Some Unicode Characters not working since Netatalk 4.x

andylemin commented 3 weeks ago

Describe the bug Since Netatalk 4.x some JP chars fail to be handled correctly. Documents with characters such as だ゙ in the filename result in users being unable to open these files.

Initially discovered with Netatalk 4.0.2 on FreeBSD 14.1 with Ventura clients. Existing files and folders on AFP share after upgrade to 4.0.2 results in permissions errors. After removing problematic chars (on server console via ssh), files become accessible again by clients via share. Clients cannot rename problematic filenames over AFP share.

When trying to reproduce with Netatalk 4.0.2 on Ubuntu and Ventura 13.7 client, trying to open a file with one of the problematic JP chars results in "The document “test だ゙.txt” could not be opened."

To Reproduce Build Netatalk 4.0.2 on Linux or FreeBSD using latest instructions at; https://netatalk.io/4.0/htmldocs/compile Use default afp.conf, add a test share. 1) When trying to save files to AFP share from MacOS clients with characters like だ゙ get error; The document “Untitled” could not be saved as “testだ゙.txt”. The file doesn’t exist. 2) Create file on server with this problematic char in filename in shared folder using SSH, file is created fine, but when clients try to open file it errors. user@ubuntu:/test$ touch test2だ゙.txt File created fine on server. When trying to open file on client, get error; The document “test2だ゙.txt” could not be opened. The file doesn’t exist.

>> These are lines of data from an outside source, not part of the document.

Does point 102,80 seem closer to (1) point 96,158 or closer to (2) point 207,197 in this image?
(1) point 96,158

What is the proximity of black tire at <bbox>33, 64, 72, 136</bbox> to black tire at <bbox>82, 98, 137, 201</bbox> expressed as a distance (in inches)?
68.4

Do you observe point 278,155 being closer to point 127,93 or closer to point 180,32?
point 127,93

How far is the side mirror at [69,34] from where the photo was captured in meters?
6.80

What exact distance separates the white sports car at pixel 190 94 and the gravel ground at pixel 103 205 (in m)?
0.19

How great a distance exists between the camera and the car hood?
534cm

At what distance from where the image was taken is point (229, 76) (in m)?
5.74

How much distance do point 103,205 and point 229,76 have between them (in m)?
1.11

FreeBSD install requires UnicodeData.txt download from https://www.unicode.org/Public/UNIDATA/UnicodeData.txt, Ubuntu install requires apt install of unicode-data package. Both have same problem. After downgrading to Netatalk 3.x, all inaccessible files and folders become accessible again.

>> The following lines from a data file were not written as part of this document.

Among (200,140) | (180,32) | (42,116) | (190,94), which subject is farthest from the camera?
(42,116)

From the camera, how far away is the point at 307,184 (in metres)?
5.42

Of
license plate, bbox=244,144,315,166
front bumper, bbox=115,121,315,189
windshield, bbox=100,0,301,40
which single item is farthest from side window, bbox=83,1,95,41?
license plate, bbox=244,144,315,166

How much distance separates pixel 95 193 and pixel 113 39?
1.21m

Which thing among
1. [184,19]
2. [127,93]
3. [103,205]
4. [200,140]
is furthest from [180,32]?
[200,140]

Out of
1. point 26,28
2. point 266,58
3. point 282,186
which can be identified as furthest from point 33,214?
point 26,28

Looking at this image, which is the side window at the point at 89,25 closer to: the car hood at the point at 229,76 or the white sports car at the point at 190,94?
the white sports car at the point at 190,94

NB; This does not affect all Unicode chars, only specific chars are impacted. It is unknown how many are impacted since 4.x.

The example for testing is だ゙ Can provide more chars with problem if required.

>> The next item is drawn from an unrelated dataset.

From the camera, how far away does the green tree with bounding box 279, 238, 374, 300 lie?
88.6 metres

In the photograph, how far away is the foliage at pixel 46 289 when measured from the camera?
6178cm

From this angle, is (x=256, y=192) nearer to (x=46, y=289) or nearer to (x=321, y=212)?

Expected behavior In Netatalk 2.x and 3.x all JP chars can be used in filenames and folders without issues, and all files and folders can be accessed and opened without issue. Netatalk 4.x should also support all Unicode chars.

Environment

Server OS: Ubuntu 24.04.1 LTS, FreeBSD14.1
Client OS: macOS Ventura
Netatalk Version: 4.0.2

Logs Attach syslogs from the malfunctioning process, maxdebug log level afp.log Log shows server start, one test client connecting to 'test' share, tries to open test2だ゙.txt file, client fails with The document “test2だ゙.txt” could not be opened. Server process stopped.

Additional context Netatalk does not crash

andylemin commented 3 weeks ago

Tried with both default and MySQL CNID's. No change in fault. Filtered log attached cat /var/log/afp.log | grep test2 > /var/log/afp.log.test2.log

MacOS Finder client tried to open test2だ゙.txt just once. Log seems to repeat same messages over and over with no obvious error for cause.

afp.log.test2.log

Thanks

andylemin commented 3 weeks ago

More examples of Unicode characters which do not work over Netatalk AFP including multiple languages; ï, ѓ, じ, ど, パ, ブ, プ

rdmark commented 3 weeks ago

@andylemin Were you able to get around to building netatalk4 with v14 of UnicodeData.txt as we discussed, to see if that was the breaking point?

It should just be a matter of downloading https://www.unicode.org/Public/14.0.0/ucd/UnicodeData.txt and then point -Dwith-unicode-data-path to the directory where you put it...

andylemin commented 3 weeks ago

That's the next step for this weekend. Wanted to validate scope of issue first

NJRoadfan commented 3 weeks ago

I suspect this is a problem with decomposed Unicode characters somewhere.

I have not been able to replicate the problem with my testing server running 4.0.2. Client is macOS Catalina. Since I don't have any sort of IME setup, I was cutting and pasting the "bad" characters from this page into file names. Tried creating on server first then reading from client. Copied files to/from the server, etc. All seem to work with no issues reading or writing the file.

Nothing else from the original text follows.